Questa lettura, storicamente avviata dalla sorella di Nietzsche, Elisabeth, e poi ripresa dal nazismo, interessato a fare del filosofo tedesco un anticipatore della dottrina del primato della razza ariana, è oggi abbandonata.
Si fraintenderebbe dunque il significato che in Nietzsche assume l'idea di superuomo se la si prendesse come il cardine di una concezione scientifico-naturalistica di tipo lamarckiano o darwiniano.
Allo scopo di fugare errate interpretazioni, viziate da precomprensioni di origine ideologica, lo studioso italiano Gianni Vattimo ha utilmente proposto di tradurre il temine tedesco Ubermensch (in cui il prefisso avverbiale ùber significa sia "sopra" sia "oltre") con "oltreuomo", neologismo che consente di marcare con nettezza la differenza tra il tipo di umanità nuova vagheggiata da Nietzsche e una concezione della medesima come puro e semplice soggetto di potenza e di forza.(vedi La "morte di Dio" e il "superuomo" da Così parlò Zarathustra)

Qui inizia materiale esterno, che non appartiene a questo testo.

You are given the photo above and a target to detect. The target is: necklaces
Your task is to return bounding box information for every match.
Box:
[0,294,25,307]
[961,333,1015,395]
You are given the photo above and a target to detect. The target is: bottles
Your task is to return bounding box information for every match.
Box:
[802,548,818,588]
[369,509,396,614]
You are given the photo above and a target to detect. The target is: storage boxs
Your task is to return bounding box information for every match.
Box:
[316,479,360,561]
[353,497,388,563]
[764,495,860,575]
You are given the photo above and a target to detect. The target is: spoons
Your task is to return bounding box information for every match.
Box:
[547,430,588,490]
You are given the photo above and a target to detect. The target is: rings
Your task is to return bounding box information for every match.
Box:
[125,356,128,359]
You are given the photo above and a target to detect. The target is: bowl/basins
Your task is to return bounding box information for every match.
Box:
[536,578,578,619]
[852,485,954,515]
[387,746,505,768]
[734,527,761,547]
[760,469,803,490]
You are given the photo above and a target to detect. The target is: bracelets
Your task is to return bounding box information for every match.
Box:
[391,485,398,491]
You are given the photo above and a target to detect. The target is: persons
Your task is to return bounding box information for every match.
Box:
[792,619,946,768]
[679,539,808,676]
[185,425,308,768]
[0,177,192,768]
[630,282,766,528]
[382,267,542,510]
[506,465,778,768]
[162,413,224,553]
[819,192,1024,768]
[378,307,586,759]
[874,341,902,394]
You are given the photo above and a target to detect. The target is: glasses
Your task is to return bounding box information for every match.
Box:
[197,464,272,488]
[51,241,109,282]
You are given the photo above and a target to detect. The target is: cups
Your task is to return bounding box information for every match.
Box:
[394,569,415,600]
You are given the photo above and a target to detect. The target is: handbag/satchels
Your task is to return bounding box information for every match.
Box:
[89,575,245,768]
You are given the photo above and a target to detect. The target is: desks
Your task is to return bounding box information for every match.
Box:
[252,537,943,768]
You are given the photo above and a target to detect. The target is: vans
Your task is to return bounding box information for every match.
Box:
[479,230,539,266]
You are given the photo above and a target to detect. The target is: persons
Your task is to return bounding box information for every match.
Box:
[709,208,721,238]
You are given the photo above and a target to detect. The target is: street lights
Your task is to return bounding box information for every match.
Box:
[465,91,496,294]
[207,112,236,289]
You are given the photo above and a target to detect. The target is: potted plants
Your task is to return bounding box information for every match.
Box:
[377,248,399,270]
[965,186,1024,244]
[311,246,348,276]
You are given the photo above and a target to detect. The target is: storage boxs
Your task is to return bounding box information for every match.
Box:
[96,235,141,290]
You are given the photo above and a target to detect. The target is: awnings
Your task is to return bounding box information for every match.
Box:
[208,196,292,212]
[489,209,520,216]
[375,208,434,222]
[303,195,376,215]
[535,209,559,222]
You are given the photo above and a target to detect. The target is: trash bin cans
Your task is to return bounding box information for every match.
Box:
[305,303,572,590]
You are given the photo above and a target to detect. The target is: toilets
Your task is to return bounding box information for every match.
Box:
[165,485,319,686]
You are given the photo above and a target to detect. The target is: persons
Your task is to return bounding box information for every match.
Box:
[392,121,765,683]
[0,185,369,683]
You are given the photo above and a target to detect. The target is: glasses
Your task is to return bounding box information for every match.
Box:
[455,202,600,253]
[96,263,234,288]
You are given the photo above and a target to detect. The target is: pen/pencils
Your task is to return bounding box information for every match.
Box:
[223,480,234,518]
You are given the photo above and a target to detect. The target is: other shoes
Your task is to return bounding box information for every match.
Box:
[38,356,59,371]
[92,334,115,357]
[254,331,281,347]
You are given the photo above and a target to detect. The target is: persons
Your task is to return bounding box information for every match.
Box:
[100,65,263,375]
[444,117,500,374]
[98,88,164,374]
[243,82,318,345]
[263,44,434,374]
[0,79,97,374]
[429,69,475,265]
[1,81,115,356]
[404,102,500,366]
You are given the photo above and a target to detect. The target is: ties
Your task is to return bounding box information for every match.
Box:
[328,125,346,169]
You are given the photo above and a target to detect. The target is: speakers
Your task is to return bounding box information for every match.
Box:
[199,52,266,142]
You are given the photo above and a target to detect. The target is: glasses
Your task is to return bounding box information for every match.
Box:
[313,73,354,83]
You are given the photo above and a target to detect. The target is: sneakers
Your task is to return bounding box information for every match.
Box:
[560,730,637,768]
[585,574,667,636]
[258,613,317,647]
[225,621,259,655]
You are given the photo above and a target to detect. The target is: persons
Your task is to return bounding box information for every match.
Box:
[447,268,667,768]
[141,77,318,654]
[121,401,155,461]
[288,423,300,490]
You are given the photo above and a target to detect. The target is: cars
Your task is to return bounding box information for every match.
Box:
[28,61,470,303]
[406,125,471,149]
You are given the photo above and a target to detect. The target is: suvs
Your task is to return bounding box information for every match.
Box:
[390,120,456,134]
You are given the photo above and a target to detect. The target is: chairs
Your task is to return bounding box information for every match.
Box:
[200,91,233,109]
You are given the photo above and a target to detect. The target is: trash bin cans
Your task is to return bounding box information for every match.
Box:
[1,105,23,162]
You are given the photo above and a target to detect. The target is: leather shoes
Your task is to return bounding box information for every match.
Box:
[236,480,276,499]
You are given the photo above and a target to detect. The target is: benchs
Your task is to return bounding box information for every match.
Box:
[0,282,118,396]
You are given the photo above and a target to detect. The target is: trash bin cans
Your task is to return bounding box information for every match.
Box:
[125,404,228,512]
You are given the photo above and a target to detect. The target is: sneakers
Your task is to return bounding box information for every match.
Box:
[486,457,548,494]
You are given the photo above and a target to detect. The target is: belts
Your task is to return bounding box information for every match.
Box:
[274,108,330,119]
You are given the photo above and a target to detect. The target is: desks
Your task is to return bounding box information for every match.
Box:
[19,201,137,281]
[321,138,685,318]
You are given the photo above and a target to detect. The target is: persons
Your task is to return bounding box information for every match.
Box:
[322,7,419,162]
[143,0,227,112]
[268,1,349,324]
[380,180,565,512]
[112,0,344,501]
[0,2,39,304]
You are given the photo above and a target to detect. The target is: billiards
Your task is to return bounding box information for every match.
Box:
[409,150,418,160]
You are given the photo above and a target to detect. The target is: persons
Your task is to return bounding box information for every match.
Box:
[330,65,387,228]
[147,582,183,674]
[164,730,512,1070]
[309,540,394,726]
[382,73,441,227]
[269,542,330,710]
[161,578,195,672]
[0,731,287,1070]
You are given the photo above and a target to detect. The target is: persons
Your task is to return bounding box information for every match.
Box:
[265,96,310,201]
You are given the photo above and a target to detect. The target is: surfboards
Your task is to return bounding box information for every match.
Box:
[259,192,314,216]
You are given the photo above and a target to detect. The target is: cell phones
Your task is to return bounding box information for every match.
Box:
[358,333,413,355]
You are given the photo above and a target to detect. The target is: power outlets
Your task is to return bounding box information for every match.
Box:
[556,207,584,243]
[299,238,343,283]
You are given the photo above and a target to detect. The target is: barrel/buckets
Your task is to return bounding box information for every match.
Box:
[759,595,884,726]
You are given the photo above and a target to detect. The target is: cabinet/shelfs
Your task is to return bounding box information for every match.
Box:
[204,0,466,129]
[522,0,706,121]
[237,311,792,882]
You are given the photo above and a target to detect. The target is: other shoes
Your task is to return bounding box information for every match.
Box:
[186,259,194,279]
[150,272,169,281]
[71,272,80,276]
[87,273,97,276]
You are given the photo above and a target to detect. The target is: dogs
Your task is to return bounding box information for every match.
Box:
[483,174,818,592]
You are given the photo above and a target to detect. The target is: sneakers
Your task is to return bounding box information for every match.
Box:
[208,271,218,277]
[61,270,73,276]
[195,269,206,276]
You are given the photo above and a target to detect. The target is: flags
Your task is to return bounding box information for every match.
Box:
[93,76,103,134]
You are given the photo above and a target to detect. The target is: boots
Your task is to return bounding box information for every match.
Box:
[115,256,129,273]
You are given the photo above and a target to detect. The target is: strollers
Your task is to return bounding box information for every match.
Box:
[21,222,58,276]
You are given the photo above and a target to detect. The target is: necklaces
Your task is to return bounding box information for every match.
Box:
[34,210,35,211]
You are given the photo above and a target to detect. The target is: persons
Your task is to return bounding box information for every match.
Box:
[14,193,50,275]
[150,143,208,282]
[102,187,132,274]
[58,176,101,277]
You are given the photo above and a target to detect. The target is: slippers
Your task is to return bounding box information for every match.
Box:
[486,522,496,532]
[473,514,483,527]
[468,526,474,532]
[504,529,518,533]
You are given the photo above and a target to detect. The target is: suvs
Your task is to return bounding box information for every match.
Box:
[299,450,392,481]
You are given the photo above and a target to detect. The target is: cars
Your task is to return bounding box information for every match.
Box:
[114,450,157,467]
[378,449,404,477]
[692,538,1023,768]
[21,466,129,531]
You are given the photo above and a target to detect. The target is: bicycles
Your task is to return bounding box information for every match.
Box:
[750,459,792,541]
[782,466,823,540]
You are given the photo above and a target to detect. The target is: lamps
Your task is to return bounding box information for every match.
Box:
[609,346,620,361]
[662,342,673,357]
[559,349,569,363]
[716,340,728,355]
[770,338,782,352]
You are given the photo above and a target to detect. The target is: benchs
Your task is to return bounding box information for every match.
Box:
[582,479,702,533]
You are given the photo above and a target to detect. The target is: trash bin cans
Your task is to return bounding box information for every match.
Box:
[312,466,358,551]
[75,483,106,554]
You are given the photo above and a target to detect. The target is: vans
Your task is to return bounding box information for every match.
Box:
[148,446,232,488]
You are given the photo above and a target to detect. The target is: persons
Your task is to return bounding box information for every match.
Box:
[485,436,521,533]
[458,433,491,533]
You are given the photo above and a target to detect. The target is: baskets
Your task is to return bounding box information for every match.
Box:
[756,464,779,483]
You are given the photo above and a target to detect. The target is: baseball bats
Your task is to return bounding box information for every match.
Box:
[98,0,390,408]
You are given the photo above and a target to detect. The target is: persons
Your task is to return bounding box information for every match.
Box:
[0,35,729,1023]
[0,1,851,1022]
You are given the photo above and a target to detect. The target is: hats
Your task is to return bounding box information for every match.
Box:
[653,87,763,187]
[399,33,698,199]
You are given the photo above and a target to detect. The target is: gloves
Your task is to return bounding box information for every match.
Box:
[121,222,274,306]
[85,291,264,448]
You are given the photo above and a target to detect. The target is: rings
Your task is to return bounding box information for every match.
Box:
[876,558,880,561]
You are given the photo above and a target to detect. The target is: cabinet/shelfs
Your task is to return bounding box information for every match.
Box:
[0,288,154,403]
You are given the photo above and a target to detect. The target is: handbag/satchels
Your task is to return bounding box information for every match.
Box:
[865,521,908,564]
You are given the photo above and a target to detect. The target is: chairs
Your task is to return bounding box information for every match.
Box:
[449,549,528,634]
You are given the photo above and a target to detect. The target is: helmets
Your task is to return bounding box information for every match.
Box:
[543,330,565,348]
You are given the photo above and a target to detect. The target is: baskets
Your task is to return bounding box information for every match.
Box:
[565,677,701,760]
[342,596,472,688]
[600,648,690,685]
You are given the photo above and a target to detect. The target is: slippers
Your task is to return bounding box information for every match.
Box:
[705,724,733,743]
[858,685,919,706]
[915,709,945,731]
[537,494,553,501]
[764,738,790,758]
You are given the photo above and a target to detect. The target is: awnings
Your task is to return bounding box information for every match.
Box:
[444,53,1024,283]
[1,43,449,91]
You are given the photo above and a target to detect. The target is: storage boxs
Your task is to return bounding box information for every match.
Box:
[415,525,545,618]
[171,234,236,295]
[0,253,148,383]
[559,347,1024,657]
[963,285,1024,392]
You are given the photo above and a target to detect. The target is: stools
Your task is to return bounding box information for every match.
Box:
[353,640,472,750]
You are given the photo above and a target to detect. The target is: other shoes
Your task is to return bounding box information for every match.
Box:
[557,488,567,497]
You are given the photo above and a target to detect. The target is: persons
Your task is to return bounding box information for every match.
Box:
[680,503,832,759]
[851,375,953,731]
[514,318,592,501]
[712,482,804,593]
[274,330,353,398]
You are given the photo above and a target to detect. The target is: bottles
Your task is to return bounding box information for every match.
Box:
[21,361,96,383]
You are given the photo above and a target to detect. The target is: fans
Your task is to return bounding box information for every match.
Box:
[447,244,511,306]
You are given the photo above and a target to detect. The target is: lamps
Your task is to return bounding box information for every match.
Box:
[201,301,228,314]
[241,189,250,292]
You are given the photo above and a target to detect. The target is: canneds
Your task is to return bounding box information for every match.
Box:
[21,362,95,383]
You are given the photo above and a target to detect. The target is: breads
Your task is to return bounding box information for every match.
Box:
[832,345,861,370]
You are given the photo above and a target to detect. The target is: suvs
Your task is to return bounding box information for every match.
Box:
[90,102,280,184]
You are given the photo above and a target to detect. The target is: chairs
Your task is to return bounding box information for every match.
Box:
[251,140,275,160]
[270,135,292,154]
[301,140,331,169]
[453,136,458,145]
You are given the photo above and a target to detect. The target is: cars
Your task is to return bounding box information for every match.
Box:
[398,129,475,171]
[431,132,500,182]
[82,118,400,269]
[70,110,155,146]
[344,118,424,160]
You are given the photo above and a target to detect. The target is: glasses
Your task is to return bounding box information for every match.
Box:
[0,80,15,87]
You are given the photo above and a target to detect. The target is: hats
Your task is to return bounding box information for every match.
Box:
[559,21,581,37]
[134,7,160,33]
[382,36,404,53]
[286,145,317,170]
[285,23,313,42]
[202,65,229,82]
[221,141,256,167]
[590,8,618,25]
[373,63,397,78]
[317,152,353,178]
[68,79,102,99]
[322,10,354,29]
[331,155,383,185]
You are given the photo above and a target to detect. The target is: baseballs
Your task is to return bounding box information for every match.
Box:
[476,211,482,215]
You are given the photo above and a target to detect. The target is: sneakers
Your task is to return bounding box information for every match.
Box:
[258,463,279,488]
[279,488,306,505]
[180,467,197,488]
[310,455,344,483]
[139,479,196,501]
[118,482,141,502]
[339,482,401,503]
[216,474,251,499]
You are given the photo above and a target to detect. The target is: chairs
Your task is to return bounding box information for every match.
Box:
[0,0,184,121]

Le critiche al cristianesimo e all'idealismo
Il passaggio dall'uomo al superuomo non è dunque da intendere come un'evoluzione in cui dall'homo sapiens si sviluppa una nuova razza di individui superiori.
Ciò trova una conferma nelle obiezioni assai aspre che Nietzsche muove in moltissimi frammenti all'evoluzionismo del suo tempo, inficiato, a suo parere, da una concezione del progresso ingenua e fideistica.
Innanzitutto, obietta Nietzsche, sono spesso i deboli, più che i forti, a prevalere nella lotta per la vita; inoltre il lamarckismo esagera l'influenza dell'ambiente nel-la selezione delle specie.
A queste obiezioni Nietzsche unisce la considerazione che, nella società umana, non si è affatto costituita una élite stabile, che costituisca un progresso rispetto alla massa: anzi l'umanità oggi sembra aver subito un processo di regressione, se la si confronta con gli uomini del rinascimento o con gli antichi greci.
Responsabile di questa ingiustificata fede nel progresso non e tuttavia solo la scienza, ma anche il cristianesimo, con la sua nefasta concezione di provvidenza, e l'idealismo, specie quello hegeliano, la cui idolatria della storia porta erroneamente a concepire la storia stessa come lo sviluppo vittorioso dei valori moralmente migliori, come la realizzazione razionale del bene e del giusto. Nietzsche constata, al contrario, che ciò che è forte e nobile deve spesso farsi largo e aprirsi un passaggio forzoso nelle maglie della storia. Pur preoccupato di trovare nel passato i precursori individuali o collettivi del superuomo (il popolo greco, l'aristocrazia antico-indiana, lo stesso Napoleone) Nietzsche non intende dunque mai il superuomo come il risultato di una presunta "logica immanente" alla storia.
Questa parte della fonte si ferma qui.